我並不指望自己能活到一百歲,所謂「五十到一百的人生規劃」,是為普通百姓的晚年憂慮。

老人們太孤獨了,多看望他們,多陪他們聊天,也是為他們服務。這不,我走到一個老人身邊合照,然後她就一直跟隨我們。短暫的訪問是為了懷舊,不是為了他們,但我們的到來,引發了她們的好奇,帶來一些快樂。


我與養老院老人合影——小青的先生老王為我拍的

   

現代舞:摸著石頭過河

 

下次聚會,張燕平希望我們表演更有創意的舞蹈。這正合我意。多年前,寫過《虛擬實境主義方案13號》,內容就是《現代舞:摸著石頭過河》。

想像一下吧,中國人走向現代化,卻被前面一條大河攔著,大家脫下鞋襪,摸著石頭過河。在舞臺上,該怎麼表現摸著石頭過河呢?這就需要大家一起來創意。

舞臺上還有一個角色與眾不同,大家摸著石頭過河,他卻拿著一本巨大的圖書,看著書本過河,經常跌入河中,鬧出許多笑話。拍攝視頻時,真的找一條小河來玩,讓舞臺動作與現實畫面交替出現,相互映襯。

 

   我們還可以創作《現代舞:白貓PK黑貓》。這個創意源自鄧小平的:「不管白貓黑貓,抓到老鼠就是好貓。」舞臺上有人擔任裁判,有人扮演白貓、黑貓,有人扮演老鼠,一起來玩貓捉老鼠的遊戲。究竟用什麼動作來表現老鼠和貓呢?跳舞的人可盡情發揮自己的創意。

練習項目:
- a) 請將閱讀材料中從「下次聚會,張燕平希望我們表演」到「現實畫面交替出現,相互映襯。」的文字原樣抄錄下來。
- b) 根據閱讀材料,在《現代舞:摸著石頭過河》的舞臺上,那個與眾不同的角色手裡拿著什麼過河?

資料條目:
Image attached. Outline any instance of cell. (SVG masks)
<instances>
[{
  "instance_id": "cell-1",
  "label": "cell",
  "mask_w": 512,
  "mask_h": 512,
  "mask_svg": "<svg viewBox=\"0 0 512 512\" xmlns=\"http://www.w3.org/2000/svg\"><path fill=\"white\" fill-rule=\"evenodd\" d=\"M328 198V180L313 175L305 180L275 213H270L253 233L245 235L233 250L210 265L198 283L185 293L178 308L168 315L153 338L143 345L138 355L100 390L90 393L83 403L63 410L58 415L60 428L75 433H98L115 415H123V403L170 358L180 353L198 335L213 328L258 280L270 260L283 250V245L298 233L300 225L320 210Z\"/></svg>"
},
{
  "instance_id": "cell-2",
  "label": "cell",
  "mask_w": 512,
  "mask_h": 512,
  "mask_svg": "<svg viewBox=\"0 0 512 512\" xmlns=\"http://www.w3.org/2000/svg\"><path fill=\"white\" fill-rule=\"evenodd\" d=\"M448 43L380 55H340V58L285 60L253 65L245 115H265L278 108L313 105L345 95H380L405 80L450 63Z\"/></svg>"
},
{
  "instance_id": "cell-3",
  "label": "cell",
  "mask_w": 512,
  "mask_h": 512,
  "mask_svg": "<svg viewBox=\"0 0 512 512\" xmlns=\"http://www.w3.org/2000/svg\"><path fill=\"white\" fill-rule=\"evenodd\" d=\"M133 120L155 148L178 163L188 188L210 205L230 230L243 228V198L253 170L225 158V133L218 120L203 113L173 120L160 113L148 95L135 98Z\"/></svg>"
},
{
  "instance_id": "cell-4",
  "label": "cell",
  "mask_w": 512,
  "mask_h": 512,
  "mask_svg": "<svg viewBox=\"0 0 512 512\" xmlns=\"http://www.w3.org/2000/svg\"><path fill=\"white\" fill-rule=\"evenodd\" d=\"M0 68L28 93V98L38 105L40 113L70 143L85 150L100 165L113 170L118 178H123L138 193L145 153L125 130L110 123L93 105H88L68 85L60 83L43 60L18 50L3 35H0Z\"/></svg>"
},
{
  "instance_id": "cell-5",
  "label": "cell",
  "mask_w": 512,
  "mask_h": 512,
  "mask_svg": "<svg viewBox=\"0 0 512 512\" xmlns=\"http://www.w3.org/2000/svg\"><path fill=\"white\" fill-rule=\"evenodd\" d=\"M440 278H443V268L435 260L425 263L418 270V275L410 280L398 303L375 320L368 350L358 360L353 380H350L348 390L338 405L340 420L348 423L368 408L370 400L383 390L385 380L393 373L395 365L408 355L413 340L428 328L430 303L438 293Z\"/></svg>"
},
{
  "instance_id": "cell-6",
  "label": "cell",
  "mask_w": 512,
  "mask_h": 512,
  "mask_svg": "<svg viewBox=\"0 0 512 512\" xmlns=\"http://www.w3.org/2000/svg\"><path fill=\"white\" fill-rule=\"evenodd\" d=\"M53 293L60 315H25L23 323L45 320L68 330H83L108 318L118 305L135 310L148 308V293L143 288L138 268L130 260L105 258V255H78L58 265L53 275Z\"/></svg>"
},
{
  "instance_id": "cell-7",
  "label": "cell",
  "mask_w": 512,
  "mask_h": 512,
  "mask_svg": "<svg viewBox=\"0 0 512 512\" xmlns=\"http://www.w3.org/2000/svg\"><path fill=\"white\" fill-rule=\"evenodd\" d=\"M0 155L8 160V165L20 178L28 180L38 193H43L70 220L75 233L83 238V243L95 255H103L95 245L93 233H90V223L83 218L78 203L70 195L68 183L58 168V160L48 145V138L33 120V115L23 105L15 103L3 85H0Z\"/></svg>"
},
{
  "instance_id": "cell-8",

參考答案:
- a)
下次聚會,張燕平希望我們表演更有創意的舞蹈。這正合我意。多年前,寫過《虛擬實境主義方案13號》,內容就是《現代舞:摸著石頭過河》。

想像一下吧,中國人走向現代化,卻被前面一條大河攔著,大家脫下鞋襪,摸著石頭過河。在舞臺上,該怎麼表現摸著石頭過河呢?這就需要大家一起來創意。

舞臺上還有一個角色與眾不同,大家摸著石頭過河,他卻拿著一本巨大的圖書,看著書本過河,經常跌入河中,鬧出許多笑話。拍攝視頻時,真的找一條小河來玩,讓舞臺動作與現實畫面交替出現,相互映襯。

- b) 一本巨大的圖書。